March 10, 2009 at 12:39 pm
Hi,
I need to run a .bat file on a server which is on different domain. I have been domain-userid/password to access the file. How do I do that is SSIS?
Thanks,
Ramu
March 11, 2009 at 8:11 am
you have create seperate ssis package to call .bat in that domain.
and then call this.bat package in main package using sql account.
March 11, 2009 at 8:43 am
Are these trusted domains so you could just give authority for the SQL Server Agent user to run the file directly?
March 11, 2009 at 9:32 pm
I agree that Alan's solution would be best, assuming that the other domain has a trust with the domain from which you're running the SSIS package.
Just curious, what operation is the batch file performing on the remote machine?

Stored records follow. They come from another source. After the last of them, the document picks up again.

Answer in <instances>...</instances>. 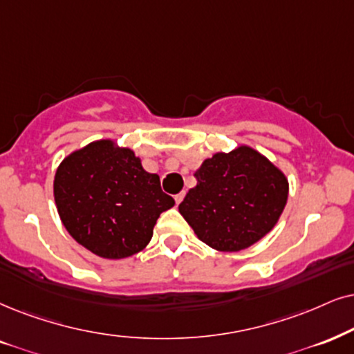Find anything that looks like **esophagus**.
Returning <instances> with one entry per match:
<instances>
[{"instance_id": "esophagus-1", "label": "esophagus", "mask_w": 354, "mask_h": 354, "mask_svg": "<svg viewBox=\"0 0 354 354\" xmlns=\"http://www.w3.org/2000/svg\"><path fill=\"white\" fill-rule=\"evenodd\" d=\"M185 194H186V192H185V191H181V192H178L176 196H174V201H176V204H180L181 201L185 199Z\"/></svg>"}]
</instances>
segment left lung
I'll use <instances>...</instances> for the list:
<instances>
[{
	"instance_id": "8db88e82",
	"label": "left lung",
	"mask_w": 354,
	"mask_h": 354,
	"mask_svg": "<svg viewBox=\"0 0 354 354\" xmlns=\"http://www.w3.org/2000/svg\"><path fill=\"white\" fill-rule=\"evenodd\" d=\"M194 176L198 185L178 209L199 240L218 252L252 247L276 225L288 203L284 174L250 147L216 153Z\"/></svg>"
}]
</instances>
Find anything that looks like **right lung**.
<instances>
[{
  "label": "right lung",
  "instance_id": "add662e5",
  "mask_svg": "<svg viewBox=\"0 0 354 354\" xmlns=\"http://www.w3.org/2000/svg\"><path fill=\"white\" fill-rule=\"evenodd\" d=\"M68 234L97 257L120 259L147 247L160 214L174 205L158 174L111 140L93 142L62 162L53 181Z\"/></svg>",
  "mask_w": 354,
  "mask_h": 354
}]
</instances>
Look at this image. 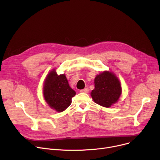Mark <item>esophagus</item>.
<instances>
[{"instance_id": "34e87169", "label": "esophagus", "mask_w": 160, "mask_h": 160, "mask_svg": "<svg viewBox=\"0 0 160 160\" xmlns=\"http://www.w3.org/2000/svg\"><path fill=\"white\" fill-rule=\"evenodd\" d=\"M80 92H82V93H88V92H89V89H88V88H86L85 89L80 90Z\"/></svg>"}]
</instances>
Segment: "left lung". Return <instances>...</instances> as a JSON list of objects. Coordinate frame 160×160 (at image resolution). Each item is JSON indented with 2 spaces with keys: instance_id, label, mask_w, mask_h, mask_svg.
I'll return each mask as SVG.
<instances>
[{
  "instance_id": "obj_1",
  "label": "left lung",
  "mask_w": 160,
  "mask_h": 160,
  "mask_svg": "<svg viewBox=\"0 0 160 160\" xmlns=\"http://www.w3.org/2000/svg\"><path fill=\"white\" fill-rule=\"evenodd\" d=\"M119 80L110 71H104L95 78V89L91 95L94 102L100 106L110 108L116 103L121 95Z\"/></svg>"
}]
</instances>
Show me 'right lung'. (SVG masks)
<instances>
[{
  "instance_id": "1",
  "label": "right lung",
  "mask_w": 160,
  "mask_h": 160,
  "mask_svg": "<svg viewBox=\"0 0 160 160\" xmlns=\"http://www.w3.org/2000/svg\"><path fill=\"white\" fill-rule=\"evenodd\" d=\"M43 92L46 102L58 112L66 110L76 95V92L69 86L65 75H58L55 69L47 74Z\"/></svg>"
}]
</instances>
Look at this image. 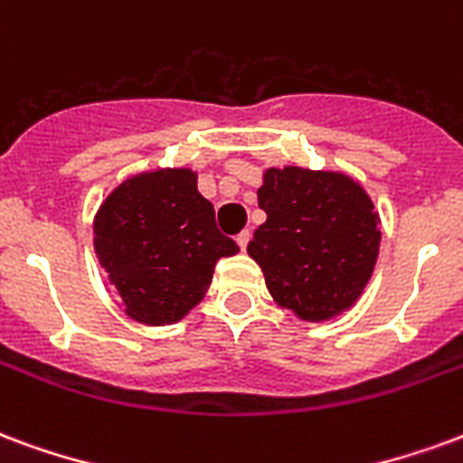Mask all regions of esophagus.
<instances>
[{
  "mask_svg": "<svg viewBox=\"0 0 463 463\" xmlns=\"http://www.w3.org/2000/svg\"><path fill=\"white\" fill-rule=\"evenodd\" d=\"M249 239H251V232L246 229V232H241V234H236V244H239V249L244 251L246 246H249Z\"/></svg>",
  "mask_w": 463,
  "mask_h": 463,
  "instance_id": "esophagus-1",
  "label": "esophagus"
}]
</instances>
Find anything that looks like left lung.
<instances>
[{"instance_id": "left-lung-1", "label": "left lung", "mask_w": 463, "mask_h": 463, "mask_svg": "<svg viewBox=\"0 0 463 463\" xmlns=\"http://www.w3.org/2000/svg\"><path fill=\"white\" fill-rule=\"evenodd\" d=\"M266 222L249 241L273 301L303 320L350 308L373 276L380 219L365 190L340 172L266 170L259 187Z\"/></svg>"}]
</instances>
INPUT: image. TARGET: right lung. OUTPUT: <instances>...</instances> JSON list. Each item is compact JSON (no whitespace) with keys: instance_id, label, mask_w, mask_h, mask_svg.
I'll use <instances>...</instances> for the list:
<instances>
[{"instance_id":"right-lung-1","label":"right lung","mask_w":463,"mask_h":463,"mask_svg":"<svg viewBox=\"0 0 463 463\" xmlns=\"http://www.w3.org/2000/svg\"><path fill=\"white\" fill-rule=\"evenodd\" d=\"M93 234L116 298L145 326L187 316L204 298L214 264L239 251L217 229L197 175L184 167L125 180L98 209Z\"/></svg>"}]
</instances>
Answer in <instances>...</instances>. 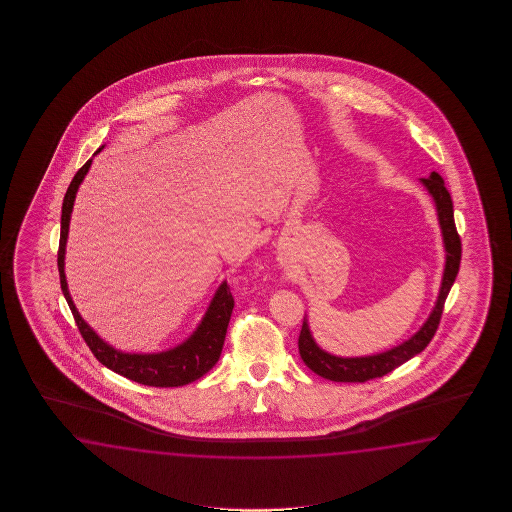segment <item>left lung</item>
Returning a JSON list of instances; mask_svg holds the SVG:
<instances>
[{
    "label": "left lung",
    "instance_id": "obj_1",
    "mask_svg": "<svg viewBox=\"0 0 512 512\" xmlns=\"http://www.w3.org/2000/svg\"><path fill=\"white\" fill-rule=\"evenodd\" d=\"M421 183L434 199L437 221L441 227V236H443L446 252L443 280H441V287H439V294H437L432 313L426 318L425 324L419 327V331L408 340H404L403 344L386 349L377 355H366V357H337V355L327 353L326 349H322L316 344L309 324H307V318H304V326H302L300 337H298V349H300V357L304 360L305 366L309 370L315 371L316 375L335 382L370 381V379L382 377L395 368H399L406 360L414 359L415 355H419L434 338L439 320L443 315L446 296L456 282L457 272H459L461 240L457 234L456 223H454L452 197L446 190L443 177L437 172H432L430 177L421 179Z\"/></svg>",
    "mask_w": 512,
    "mask_h": 512
}]
</instances>
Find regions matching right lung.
Masks as SVG:
<instances>
[{
	"mask_svg": "<svg viewBox=\"0 0 512 512\" xmlns=\"http://www.w3.org/2000/svg\"><path fill=\"white\" fill-rule=\"evenodd\" d=\"M104 146H100L97 155ZM93 159H89L77 175L73 177L71 185L67 188L64 205H62V221H60V249H58V272H60V285L62 293L66 296L71 313L75 316L80 335L86 340L87 346L93 351L98 362H102L106 368L130 381L139 382L144 386L155 388H174L185 386L188 382H194L203 377L208 370L219 360L227 327H229L230 315L234 309V298L230 294L227 282L221 283L214 294L212 302L208 305L207 313L201 318L196 331L186 338L183 344L175 346L159 353H126L113 346H109L106 340L98 337L86 320L78 313L77 305L73 302L66 280V245L69 234V221L75 205L78 186L84 181Z\"/></svg>",
	"mask_w": 512,
	"mask_h": 512,
	"instance_id": "add662e5",
	"label": "right lung"
}]
</instances>
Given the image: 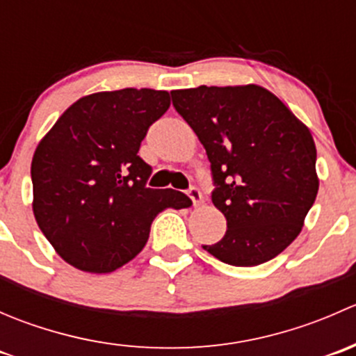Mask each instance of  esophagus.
I'll return each mask as SVG.
<instances>
[{
    "mask_svg": "<svg viewBox=\"0 0 356 356\" xmlns=\"http://www.w3.org/2000/svg\"><path fill=\"white\" fill-rule=\"evenodd\" d=\"M188 195H189V198H191L193 204H195V207H198L201 201H203V196H201V191H200L198 188H189Z\"/></svg>",
    "mask_w": 356,
    "mask_h": 356,
    "instance_id": "34e87169",
    "label": "esophagus"
}]
</instances>
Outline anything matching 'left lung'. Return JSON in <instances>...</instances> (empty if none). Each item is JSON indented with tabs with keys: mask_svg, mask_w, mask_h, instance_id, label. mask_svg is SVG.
<instances>
[{
	"mask_svg": "<svg viewBox=\"0 0 356 356\" xmlns=\"http://www.w3.org/2000/svg\"><path fill=\"white\" fill-rule=\"evenodd\" d=\"M170 95L207 149L211 201L227 220L224 238L203 250L234 267L277 257L298 238L317 198V149L308 127L254 84Z\"/></svg>",
	"mask_w": 356,
	"mask_h": 356,
	"instance_id": "left-lung-1",
	"label": "left lung"
}]
</instances>
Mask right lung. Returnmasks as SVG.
<instances>
[{"mask_svg":"<svg viewBox=\"0 0 356 356\" xmlns=\"http://www.w3.org/2000/svg\"><path fill=\"white\" fill-rule=\"evenodd\" d=\"M170 106L167 91L95 92L63 111L31 165L35 222L72 267L108 274L131 261L165 208L191 200L146 186L152 167L138 155L149 125Z\"/></svg>","mask_w":356,"mask_h":356,"instance_id":"right-lung-1","label":"right lung"}]
</instances>
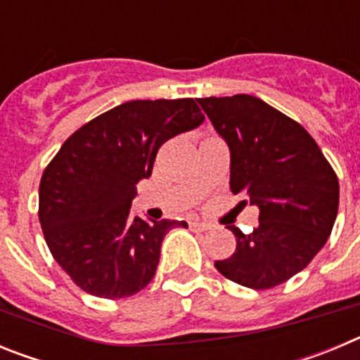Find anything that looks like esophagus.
Instances as JSON below:
<instances>
[{
  "label": "esophagus",
  "instance_id": "esophagus-1",
  "mask_svg": "<svg viewBox=\"0 0 360 360\" xmlns=\"http://www.w3.org/2000/svg\"><path fill=\"white\" fill-rule=\"evenodd\" d=\"M189 227L193 229V231L203 232V231H207V229H211V225L203 224V221H198V219H189Z\"/></svg>",
  "mask_w": 360,
  "mask_h": 360
}]
</instances>
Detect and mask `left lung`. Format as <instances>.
Returning <instances> with one entry per match:
<instances>
[{"instance_id": "left-lung-1", "label": "left lung", "mask_w": 360, "mask_h": 360, "mask_svg": "<svg viewBox=\"0 0 360 360\" xmlns=\"http://www.w3.org/2000/svg\"><path fill=\"white\" fill-rule=\"evenodd\" d=\"M198 104L229 146L231 191L259 209V224L249 234L229 225L236 250L214 266L254 290L281 285L328 240L339 180L307 129L262 98L205 97Z\"/></svg>"}]
</instances>
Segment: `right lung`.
<instances>
[{
	"mask_svg": "<svg viewBox=\"0 0 360 360\" xmlns=\"http://www.w3.org/2000/svg\"><path fill=\"white\" fill-rule=\"evenodd\" d=\"M205 120L193 98L131 101L84 124L61 146L39 186V221L53 259L97 297L141 292L176 219L131 214L136 184L151 176L158 148Z\"/></svg>",
	"mask_w": 360,
	"mask_h": 360,
	"instance_id": "obj_1",
	"label": "right lung"
}]
</instances>
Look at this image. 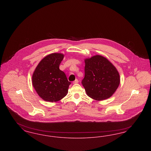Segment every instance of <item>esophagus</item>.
Masks as SVG:
<instances>
[{"label": "esophagus", "instance_id": "1", "mask_svg": "<svg viewBox=\"0 0 151 151\" xmlns=\"http://www.w3.org/2000/svg\"><path fill=\"white\" fill-rule=\"evenodd\" d=\"M78 82H79L78 80V79H76L75 81H73V84H77V83H78Z\"/></svg>", "mask_w": 151, "mask_h": 151}]
</instances>
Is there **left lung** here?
<instances>
[{
	"instance_id": "1",
	"label": "left lung",
	"mask_w": 151,
	"mask_h": 151,
	"mask_svg": "<svg viewBox=\"0 0 151 151\" xmlns=\"http://www.w3.org/2000/svg\"><path fill=\"white\" fill-rule=\"evenodd\" d=\"M85 76L81 83L86 94L97 101L106 100L115 93L120 76L107 58L96 55L84 59Z\"/></svg>"
}]
</instances>
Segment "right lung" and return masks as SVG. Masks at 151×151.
Segmentation results:
<instances>
[{"label": "right lung", "mask_w": 151, "mask_h": 151, "mask_svg": "<svg viewBox=\"0 0 151 151\" xmlns=\"http://www.w3.org/2000/svg\"><path fill=\"white\" fill-rule=\"evenodd\" d=\"M64 54L52 53L43 58L32 75V85L38 96L47 102H57L68 93L71 83L59 65Z\"/></svg>", "instance_id": "1"}]
</instances>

Tim Mitchell, Microsoft Data Platform MVP
Data Warehouse and ETL Consultant
TimMitchell.net | @Tim_Mitchell | Tyleris.com
ETL Best Practices
March 11, 2009 at 10:19 pm
The two domains are not trusted.
March 12, 2009 at 5:39 am
Is the batch file something that you can schedule separately on the remote server? If you're doing a data extraction with that batch file, perhaps you could run it with Windows Scheduler and pick up the file with an FTP Task.
Tim Mitchell, Microsoft Data Platform MVP
Data Warehouse and ETL Consultant
TimMitchell.net | @Tim_Mitchell | Tyleris.com
ETL Best Practices
March 12, 2009 at 7:41 am
The next option assumine it does not have to be a .bat file is you can create a .NET program that as part of its configuration inpersonates the username and logon of the other domain and it runs the code that would be on the batch file.
As other people have said this only work for a batch process that is called from the SQL Server. If the other machine needs to initiate the call it is easier but not as secure. Create a machine account on the sql server with public rights so it can't do much but login and create a SQL server login with rights to write to one table ( or the minimum needed). The process starts, logs into the SQL Server using SQL authentication, and writes to a table the data that is needed. The table has either a CLR or trigger function that does the processing and has the elivated privilidges necessary to process and insert the data to the production tables you need. We do this with vendor where we have to process batch data from them.
I hope that help and I am sure a good network engineer can give you more suggestions.